Form 8-K

SECURITIES AND EXCHANGE COMMISSION

Washington, D.C. 20549

 


FORM 8-K

 


CURRENT REPORT

Pursuant to Section 13 or 15(d) of

the Securities Exchange Act of 1934

Date of Report (Date of earliest event reported): February 15, 2007

 


A. O. Smith Corporation

(Exact name of registrant as specified in its charter)

 


 

Delaware   1-475   39-0619790

(State or other jurisdiction

of incorporation)

  (Commission File Number)  

(IRS Employer

Identification No.)

P.O. Box 245008, Milwaukee, Wisconsin 53224-9508

(Address of principal executive offices, including zip code)

(414) 359-4000

(Registrant’s telephone number)

 


Check the appropriate box below if the Form 8-K filing is intended to simultaneously satisfy the filing obligation of the registrant under any of the following provisions (see General Instruction A.2. below):

 

¨ Written communication pursuant to Rule 425 under the Securities Act (17 CFR 230.425)

 

¨ Soliciting material pursuant to Rule 14a-12 under the Exchange Act (17 CFR 204.14a-12)

 

¨ Pre-commencement communications pursuant to Rule 14d-2(b) under the Exchange Act (17 CFR 240.14d-2(b))

 

¨ Pre-commencement communications pursuant to Rule 13-e4(c) under the Exchange Act (17 CFR 240.13e-4(c))

 



Item 1.01. Entry Into a Material Definitive Agreement.

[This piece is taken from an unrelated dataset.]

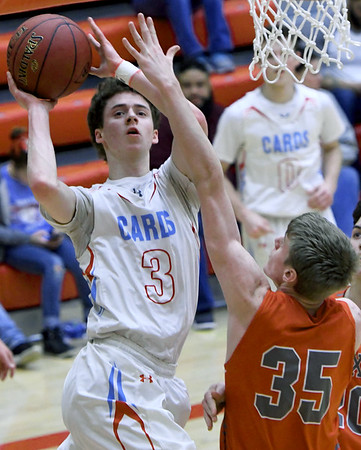Webb City's Grant Ellis (3) puts up a shot as Nixa's Max Bilbrey (35) defends during their game on Friday night at the Cardinal Dome.<br /> Globe | Laurie Sisk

On February 9, 2007, the Personnel and Compensation Committee (the “Committee”) of the Board of Directors A. O. Smith Corporation (the “Company”), as administrator of the A. O. Smith Combined Incentive Compensation Plan approved phantom stock, stock options, and performance awards to 12 executive officers. The form of executive incentive compensation award agreement is being filed as Exhibit 10.1 and is incorporated herein by reference.

 

Item 5.02. Departure of Directors or Certain Officers; Election of Directors; Appointment of Certain Officers; Compensatory Arrangements of Certain Officers.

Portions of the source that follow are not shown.